Yapay zekalı silahların kullanımını destekleyen ülkeler, ortaya çıkacak muhtemel tehditlere daha hızlı yanıt verebileceklerini iddia ediyor. Bu konuda Birleşmiş Milletler’in (BM) ise kesin bir kararı var. BM, etik ve yasal gerekçelerle güç kullanımını herhangi bir insan kontrolü olmaksızın makinelere devretmenin kabul edilemez olduğunu belirtiyor.
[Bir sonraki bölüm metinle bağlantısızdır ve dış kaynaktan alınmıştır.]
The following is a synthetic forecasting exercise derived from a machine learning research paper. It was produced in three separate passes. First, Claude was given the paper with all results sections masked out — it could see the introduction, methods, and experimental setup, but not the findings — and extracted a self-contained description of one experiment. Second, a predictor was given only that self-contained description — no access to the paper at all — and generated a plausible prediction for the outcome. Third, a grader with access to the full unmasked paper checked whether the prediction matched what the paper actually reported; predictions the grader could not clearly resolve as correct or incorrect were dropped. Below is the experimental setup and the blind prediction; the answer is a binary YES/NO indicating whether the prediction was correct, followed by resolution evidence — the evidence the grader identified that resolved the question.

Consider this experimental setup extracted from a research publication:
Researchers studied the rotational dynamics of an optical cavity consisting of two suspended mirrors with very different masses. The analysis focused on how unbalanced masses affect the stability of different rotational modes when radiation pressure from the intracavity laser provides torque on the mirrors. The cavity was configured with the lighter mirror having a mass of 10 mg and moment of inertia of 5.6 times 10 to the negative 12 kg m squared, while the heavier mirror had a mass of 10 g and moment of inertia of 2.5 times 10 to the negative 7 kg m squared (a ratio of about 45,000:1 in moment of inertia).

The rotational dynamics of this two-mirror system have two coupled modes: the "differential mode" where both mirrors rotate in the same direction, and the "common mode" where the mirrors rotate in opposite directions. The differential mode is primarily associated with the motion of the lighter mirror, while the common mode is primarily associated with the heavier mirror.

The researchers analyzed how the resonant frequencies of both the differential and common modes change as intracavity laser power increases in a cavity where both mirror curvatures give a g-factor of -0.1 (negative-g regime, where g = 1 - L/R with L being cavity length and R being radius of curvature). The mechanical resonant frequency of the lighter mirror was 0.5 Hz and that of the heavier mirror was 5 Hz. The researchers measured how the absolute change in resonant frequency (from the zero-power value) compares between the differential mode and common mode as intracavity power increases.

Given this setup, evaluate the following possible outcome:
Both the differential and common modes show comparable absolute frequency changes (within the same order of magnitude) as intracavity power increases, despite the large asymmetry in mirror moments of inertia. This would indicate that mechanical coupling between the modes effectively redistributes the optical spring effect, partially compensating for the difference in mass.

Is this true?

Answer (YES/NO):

ABD ve İngiltere gibi silahlı yapay zekanın kilit geliştiricisi olan birçok devlet, yapay zekalı silahlarda insan kontrolünü ‘dağıtılmış’ bir şekilde tercih ediyor. Yani silahların tüm yaşam döngüsünü içeren geliştirmeden kullanım ve askeri karar almaya kadar çeşitli aşamalara odaklanıyor.
Makinelerin aksine, insanların güç kullanma kararları önceden programlanamaz. Örneğin, siviller ve askerlerin bulunduğu bir alanda yapay zeka, evrensel hukuka uygun bir şekilde devam etmeye çalışsa bile bunu tam anlamıyla gerçekleştiremeyebilir. Bilim ve teknoloji filozofu olarak tanınan Peter Asaro ise bir veri alanındaki bir hedefi ayırt etmenin, bir insanı ayırt etmekten ibaret olmadığını düşünüyor.
Birçok devlet, otonom silah sistemleri üzerinde insan kontrolünü sağlamak amacıyla yeni yasal kurallar için görüşüyor. Ancak başta ABD olmak üzere birkaç ülkeye göre şu anki mevcut uluslararası hukuk yeterli seviyede. İnsan kontrolünün gerçekte ne anlama geldiğini çevreleyen belirsizlik, yeni uluslararası hukuk biçiminde daha fazla açıklığa ihtiyaç olduğunu gösteriyor.
Yapılacak düzenlemelerin, insan kontrolünü anlamlı kılan temel niteliklere odaklanması gerekiyor. Bu olmadan, silah haline getirilmiş yapay zekayı engellemeyi amaçlayan yeni uluslararası hukukun değerini düşürme riski bulunuyor.